◆ Selected text
>>>

7 The systemically relevant role of banks as financial intermediaries needs to be boosted, ring-fenced and safeguarded;
a) The safety of savings must be guaranteed by insulating commercial and retail operations from high risk, speculative activities by investment banks on the one hand, and on the other by the exercise of stricter control over banks’ market activities by subjecting them to certain regulations and even banning them entirely if the risk is considered to be too great or if controlling them is impossible.
b) The stand-alone capability of systemically important banks as financial intermediaries within a country should be ensured; this principle should set the framework and limits for foreign ownerships and ownership abroad as well as for off shoring of relevant operating and management functions or their integration across borders.
8 Regulators and supervisors, including central banks, should have the necessary independence to ensure that the public interest prevails, to resist the pressure from financial companies in the sectors concerned, and to have a long-term perspective. They must act in a transparent manner and be accountable for their actions.
9 Regulations should specify for top decision-makers in financial institutions, including pension funds, that fiduciary duties entail pursuing a long-term and sustainable business strategy and avoiding undue risk-taking and a focus on short-term profits.
10 Capital adequacy ratios should ensure that all loans and credit liabilities are backed by corresponding equity reflecting the level of risk. There should be a stop to excessive leverage by financial institutions. There must be full transparency on the liabilities of a financial institution at any time. A limit needs to be set on the use of leverage in excess of the level established by the national monetary authorities and international regulatory bodies.
11 Tax havens and unregulated offshore financial centres should be controlled efficiently, including effective and proportional sanctions on countries undermining proper regulation/supervision.
12 Credit rating agencies should be subject to regulatory and supervisory oversight; they should be independent and prohibited from providing consultancy services. Public credit rating agencies should be established; they could be linked to central banks.

<<<

◆ Data extract

>>>

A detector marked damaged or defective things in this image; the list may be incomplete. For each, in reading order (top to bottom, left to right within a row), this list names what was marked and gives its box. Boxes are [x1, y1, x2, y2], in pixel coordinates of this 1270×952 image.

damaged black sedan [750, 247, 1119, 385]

<<<
>>>

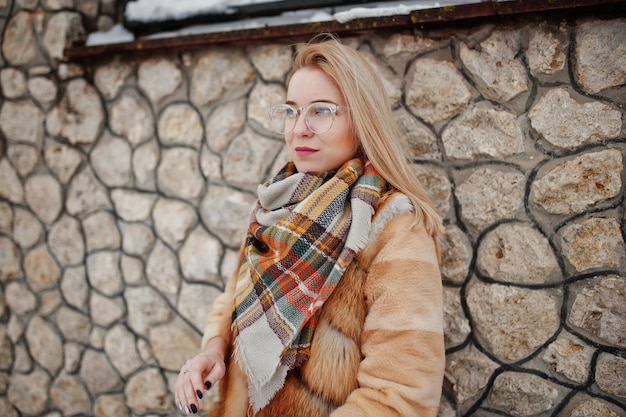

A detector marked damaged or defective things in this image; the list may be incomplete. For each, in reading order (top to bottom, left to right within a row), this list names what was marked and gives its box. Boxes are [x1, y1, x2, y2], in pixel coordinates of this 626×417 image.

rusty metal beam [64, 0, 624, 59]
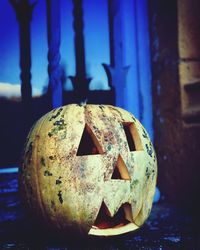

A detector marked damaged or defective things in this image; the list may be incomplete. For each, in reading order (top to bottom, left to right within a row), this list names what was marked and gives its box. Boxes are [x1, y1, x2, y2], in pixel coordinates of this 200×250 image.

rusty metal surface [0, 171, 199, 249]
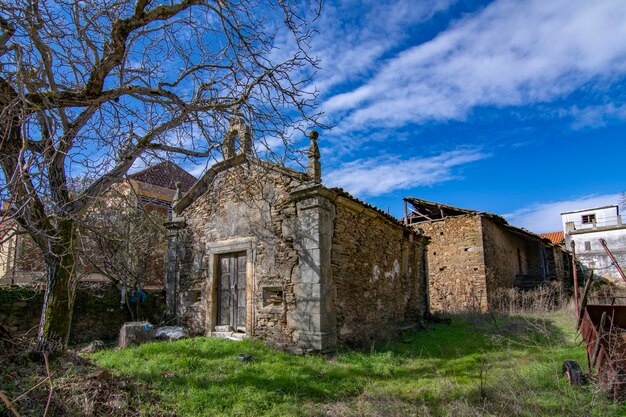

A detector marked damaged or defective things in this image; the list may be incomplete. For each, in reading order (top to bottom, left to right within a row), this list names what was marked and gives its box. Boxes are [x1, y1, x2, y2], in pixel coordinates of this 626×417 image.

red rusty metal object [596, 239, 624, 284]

<<<

◆ Explore the material
#1 Answer these questions about the financial regulation principles:
(a) According to the text, what may happen to banks' market activities if the risk is considered too great or controlling them is impossible?
(b) Which kind of financial institution is named as included among those whose top decision-makers have fiduciary duties?
(c) From what should credit rating agencies be prohibited?
#2 Carry on the financial regulation principles from the end of point 12.
The records are material unrelated to the text on financial regulation.

◆ Per-task outputs
#1
(a) They may be banned entirely.
(b) Pension funds.
(c) Providing consultancy services.

#2
13 The following practices for financial institutions should be prohibited and be made punishable: off-balance sheet transaction, trading with financial products that are not listed at a recognised stock exchange, financial transactions with companies and persons that are legally registered in tax havens or in countries with insufficient financial regulation and supervision.
14 Measures to increase financial stability and containing short-term financial and currency speculations, especially the introduction of a global financial transaction tax, in order to limit speculative financial transactions and thus the instability of financial markets. Banks must be encouraged to prioritise their loans for projects that hold out the promise of job creation and sustainable development. The involvement of the public authorities of each country in the financial sector would be a way of contributing to this goal.
The financial sector should be at the service of the economy, and not the other way round. Hence the need for far-reaching reforms that could include public initiatives, a public sector bank and public investment institutions, which meet strict, trustworthy and transparent management criteria, and which channel savings towards the investments necessary for switching our economies to a low-carbon economy (R&D, new technologies with low CO2 emissions, low energy consumption).
15 For a revision and an effective regulation and limitation of remunerations and incentive systems for managers and traders;
a) develop a stable remuneration system by increasing the fixed portion of the salary based on a real recognition of qualifications and skills. In particular, variable pay schemes should be kept at reasonable levels where it plays a secondary role, depend on the results of companies over several years and no longer be tied to the sale of high risk products and include claw-back provisions;
b) encourage socially responsible investments and strengthen the protection of workers who apply them;
c) prudent and risk-conscious behaviour should be encouraged, rather than short-term revenue generation and excessive risk-taking;
d) stock options should be eliminated as instrument of remuneration.
16 The provision of state aid and public bail-out programmes to financial institutions should follow similar conditions across countries. The fact that currencies are a public good and that banks, whatever their status, fulfil a mission of general interest justifies the fact that states may intervene to help financial institutions in difficulty, with measures that could include nationalisation. In addition to compliance with the principles that have been adopted for reforming the whole of the financial system, state intervention must be subject to the following rules:
a) in a market economy, losses must be borne by shareholders and investors.
b) the financial sector must contribute in an equitable and substantive manner to cover the totality of costs related to government measures taken in support of the banking system.
c) the respect of competition rules should not stand in the way of measures adopted to protect the public interest. However state aid provided should not have negative effects on competitor businesses, on other sectors or on other countries.
17 Further consolidation, not least as a response to the financial crisis, must not result in oligopolistic structures of private institutions that are too big to fail but also too big to be saved. Consolidation should not be a political objective in itself, but should bring clear benefits to the economy by stimulating growth and encouraging innovation.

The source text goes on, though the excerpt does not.